Bear Robotics hopes to mass produce Penny, the robot food runner, after raising $32 million in Series A funding this week.
The round was led by Softbank, which has a reputation for investing in startups that can digitize and disrupt slow industries. The Japanese conglomerate runs the $100 billion Vision Fund. Its restaurant investments, to date, have included robot pizza restaurant Zume; hamburger robotic startup Creator; lab-grown meat maker Memphis Meats; third-party delivery company DoorDash; and ghost kitchen facility Reef Kitchens.

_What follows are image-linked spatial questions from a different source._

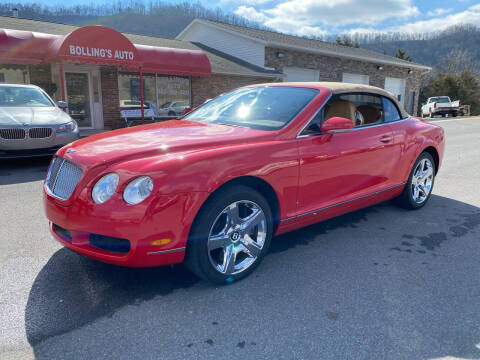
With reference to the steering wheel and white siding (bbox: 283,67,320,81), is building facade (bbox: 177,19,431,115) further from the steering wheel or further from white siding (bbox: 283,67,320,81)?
the steering wheel

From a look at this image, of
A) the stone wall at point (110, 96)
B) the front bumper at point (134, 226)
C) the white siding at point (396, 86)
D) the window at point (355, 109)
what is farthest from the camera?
the white siding at point (396, 86)

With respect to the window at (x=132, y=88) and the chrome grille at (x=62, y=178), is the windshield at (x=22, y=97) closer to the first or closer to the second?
the chrome grille at (x=62, y=178)

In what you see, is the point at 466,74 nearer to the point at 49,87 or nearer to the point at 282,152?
the point at 49,87

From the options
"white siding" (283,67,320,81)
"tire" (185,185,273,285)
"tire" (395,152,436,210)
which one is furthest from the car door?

"The food-service industry is an $800 billion industry in the U.S. alone, and we see a tremendous opportunity for Bear Robotics' services to take on the 31% of that industry that consists of ordering, running, and delivering food,” Softbank said in a statement. “We believe that the more partners that adopt Bear Robotics' technology in restaurants and other food service venues, the more they will continue to improve the lives of customers, employees, and owners across the U.S.”
Bear Robotics debuted Penny at the 2018 National Restaurant Association trade show in Chicago. The self-driving robot is engineered to easily navigate a busy dining room, helping servers deliver everything from pizzas to beverages.
Penny is currently being used at Amici's Pizza in Mountain View, Calif., in banquet rooms in Sunnyvale, Calif., a casino in Los Angeles, a senior living center in Cupertino, Calif., and restaurants and cafés in Tokyo, Japan and Seoul, South Korea.
“Penny has increased servers’ time with customers by an average of 40 percent, and received customer satisfaction reviews of 95 percent. We are working diligently toward mass production of our robots for global chains,” company CEO and founder John Ha wrote in a Medium post this week.